Spatial relationship records
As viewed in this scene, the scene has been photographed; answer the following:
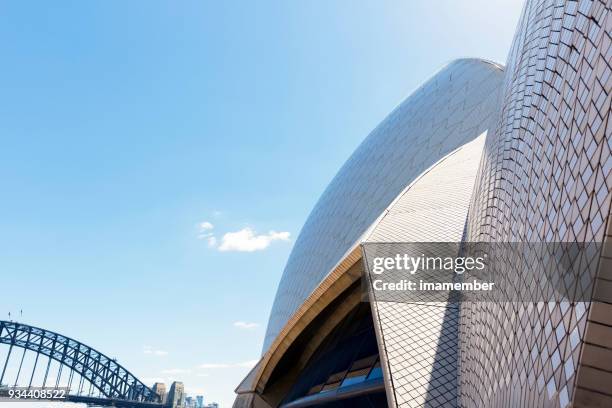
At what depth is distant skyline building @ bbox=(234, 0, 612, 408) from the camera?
18.8ft

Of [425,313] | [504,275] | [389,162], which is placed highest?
[389,162]

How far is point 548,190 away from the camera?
289 inches

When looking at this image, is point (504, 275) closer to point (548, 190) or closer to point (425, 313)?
point (548, 190)

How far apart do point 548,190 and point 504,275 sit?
2.72 m

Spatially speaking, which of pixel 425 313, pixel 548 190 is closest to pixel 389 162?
pixel 425 313

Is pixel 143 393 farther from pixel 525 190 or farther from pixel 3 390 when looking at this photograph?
pixel 525 190

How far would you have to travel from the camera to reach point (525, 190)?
28.4 feet

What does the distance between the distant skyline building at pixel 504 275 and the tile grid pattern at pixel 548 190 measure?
0.03 meters

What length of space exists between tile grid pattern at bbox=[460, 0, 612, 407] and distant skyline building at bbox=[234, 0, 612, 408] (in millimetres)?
28

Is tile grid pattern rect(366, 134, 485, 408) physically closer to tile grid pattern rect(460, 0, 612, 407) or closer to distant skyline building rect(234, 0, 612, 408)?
distant skyline building rect(234, 0, 612, 408)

What you will do
Can you quote every one of the records above word for word, leaving out the pictures?

Finished task
As viewed in this scene, the scene has been photographed; answer the following:
At what depth is distant skyline building @ bbox=(234, 0, 612, 408) from the camera?
18.8ft

Of [425,313] | [504,275] | [389,162], which is placed highest?
[389,162]

How far is point 548,190 away from the camera?
289 inches

When looking at this image, is point (504, 275) closer to point (548, 190) or closer to point (425, 313)?
point (548, 190)

How far apart do point 548,190 and point 504,275 sit?
2.72 m

Spatially speaking, which of pixel 425 313, pixel 548 190 is closest to pixel 389 162?
pixel 425 313

Is pixel 143 393 farther from pixel 525 190 or farther from pixel 3 390 when looking at this photograph?
pixel 525 190

How far would you have to travel from the camera to reach point (525, 190)?
28.4 feet

What does the distance between the distant skyline building at pixel 504 275 and the tile grid pattern at pixel 548 190 measure?
0.03 meters

What length of space exists between tile grid pattern at bbox=[460, 0, 612, 407] and distant skyline building at bbox=[234, 0, 612, 408] (in millimetres)?
28

Is tile grid pattern rect(366, 134, 485, 408) physically closer to tile grid pattern rect(460, 0, 612, 407) or closer to distant skyline building rect(234, 0, 612, 408)?
distant skyline building rect(234, 0, 612, 408)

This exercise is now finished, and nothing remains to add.